Angelo Mozilo defended his compensation plan before the Committee on Oversight and Government Reform today, explaining how he built Countrywide from the ground up and based his pay largely on performance.
“My personal experience as a CEO is unlike that of many other American CEOs,” said Mozilo. “As a founder of the company, I was not brought in to serve as the CEO of an existing major enterprise, nor did I start out as an employee of an established company and then work my way up.”
“We shared a dream to create the first national mortgage banking company focused on providing homeownership opportunities to all Americans, including families who had been largely left behind by traditional mortgage lenders,” he said.
The former Countrywide boss went on to say that the Board and shareholders agreed upon a compensation plan for executives that would be performance based, and because the company was so successful, his earnings skyrocketed.

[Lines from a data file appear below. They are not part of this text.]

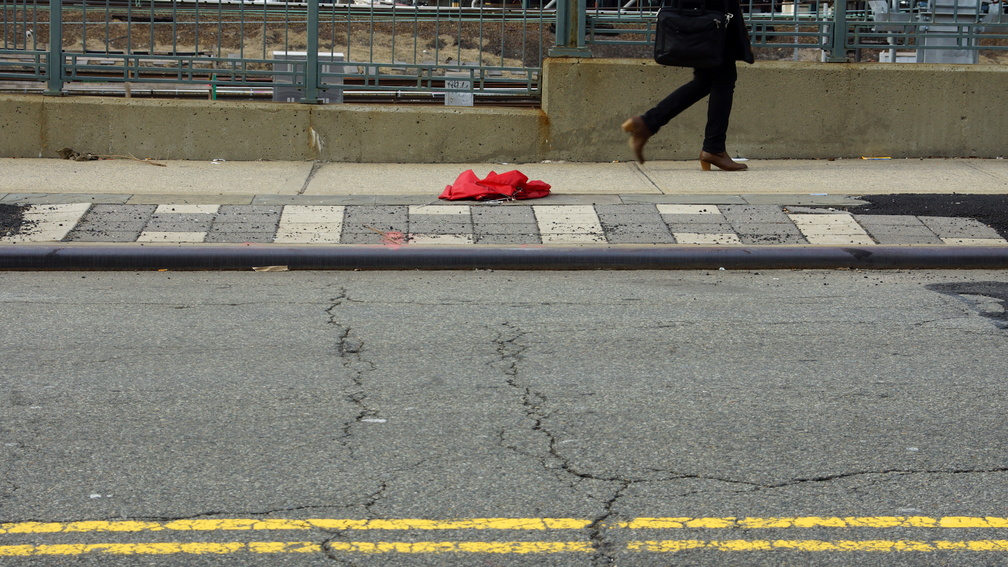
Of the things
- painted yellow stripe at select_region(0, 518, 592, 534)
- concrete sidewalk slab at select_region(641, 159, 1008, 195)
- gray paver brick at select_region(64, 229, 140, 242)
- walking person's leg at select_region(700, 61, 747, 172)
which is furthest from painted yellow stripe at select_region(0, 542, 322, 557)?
concrete sidewalk slab at select_region(641, 159, 1008, 195)

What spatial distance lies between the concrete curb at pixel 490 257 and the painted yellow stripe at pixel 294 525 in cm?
452

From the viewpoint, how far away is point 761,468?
433cm

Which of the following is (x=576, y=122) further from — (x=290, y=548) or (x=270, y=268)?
(x=290, y=548)

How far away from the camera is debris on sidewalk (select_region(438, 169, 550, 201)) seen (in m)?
A: 9.88

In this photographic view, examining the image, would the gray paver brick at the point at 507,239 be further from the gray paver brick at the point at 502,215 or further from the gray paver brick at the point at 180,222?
the gray paver brick at the point at 180,222

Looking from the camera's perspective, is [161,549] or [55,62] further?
[55,62]

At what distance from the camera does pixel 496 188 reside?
995 cm

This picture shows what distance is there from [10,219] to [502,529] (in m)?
6.55

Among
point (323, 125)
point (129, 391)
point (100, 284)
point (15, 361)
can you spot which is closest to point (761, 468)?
point (129, 391)

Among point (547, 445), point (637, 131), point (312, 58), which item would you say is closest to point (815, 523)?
point (547, 445)

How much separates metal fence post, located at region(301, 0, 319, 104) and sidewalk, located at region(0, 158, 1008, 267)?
849mm

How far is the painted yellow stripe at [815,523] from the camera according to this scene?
12.5ft

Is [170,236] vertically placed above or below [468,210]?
below

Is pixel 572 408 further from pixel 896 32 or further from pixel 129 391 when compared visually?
pixel 896 32
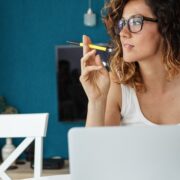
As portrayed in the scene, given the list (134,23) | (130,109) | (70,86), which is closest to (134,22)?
(134,23)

“From 1982 through April 2007, our stock price appreciated over 23,000 %. As a result, earlier in this decade, I received substantial income from performance based bonuses earned under a formula based on earnings per share,” he said.
“In short, as our company did well, I did well.”

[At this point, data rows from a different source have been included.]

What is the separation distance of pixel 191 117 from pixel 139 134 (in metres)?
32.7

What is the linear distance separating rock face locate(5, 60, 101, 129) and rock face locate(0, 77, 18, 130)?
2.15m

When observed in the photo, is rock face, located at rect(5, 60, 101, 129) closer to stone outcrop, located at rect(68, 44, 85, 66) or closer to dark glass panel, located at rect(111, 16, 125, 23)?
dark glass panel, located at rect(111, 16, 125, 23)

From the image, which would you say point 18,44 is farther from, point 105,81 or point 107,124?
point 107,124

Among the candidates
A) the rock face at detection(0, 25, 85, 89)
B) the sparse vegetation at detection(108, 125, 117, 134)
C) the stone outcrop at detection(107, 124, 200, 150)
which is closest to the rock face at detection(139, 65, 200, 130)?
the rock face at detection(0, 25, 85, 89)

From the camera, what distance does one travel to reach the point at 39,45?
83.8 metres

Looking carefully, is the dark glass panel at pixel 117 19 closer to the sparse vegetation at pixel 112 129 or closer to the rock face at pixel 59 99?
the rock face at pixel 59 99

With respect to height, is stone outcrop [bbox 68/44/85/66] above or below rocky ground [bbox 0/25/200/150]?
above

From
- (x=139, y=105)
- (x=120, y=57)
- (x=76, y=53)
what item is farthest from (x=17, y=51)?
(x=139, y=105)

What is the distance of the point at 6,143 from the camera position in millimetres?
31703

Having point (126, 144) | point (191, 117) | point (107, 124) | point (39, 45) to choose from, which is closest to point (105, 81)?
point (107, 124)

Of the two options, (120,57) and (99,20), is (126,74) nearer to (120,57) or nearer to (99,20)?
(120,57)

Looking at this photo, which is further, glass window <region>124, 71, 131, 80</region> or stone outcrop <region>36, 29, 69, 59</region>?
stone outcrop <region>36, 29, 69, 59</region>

Mozilo noted that his holdings had increased in value as the stock continued to march higher, and it wasn’t until 2004 that he began dumping shares as part of his planned retirement.
“In December 2004, in consultation with my financial advisor as we prepared for my retirement, I exercised a number of outstanding options, a significant number of which were about to expire, and sold the underlying stock pursuant to plans established with the advice of counsel.”
Despite this, Mozilo said he is still one of the company’s largest individual shareholders, because he believes in the company.
Lastly, he added he would not receive a bonus for 2007 or 2008, and that he decided to forego his severance pay to ensure the Bank of America purchase isn’t complicated as a result.
“I voluntarily gave up these benefits because I did not want this issue to detract from, or in any way to impede, the important task of completing the Bank of America transaction, one that I believe is critical for our employees, our shareholders, our customers and the economy in general,” he concluded.
Read the full testimony.
The Committee on Oversight and Government Reform has a report chock full of questions regarding Mozilo’s steep pay, ranging from his decision to sell shares while the company was borrowing money to repurchase shares, to a flawed “peer group” that inflated his level of compensation.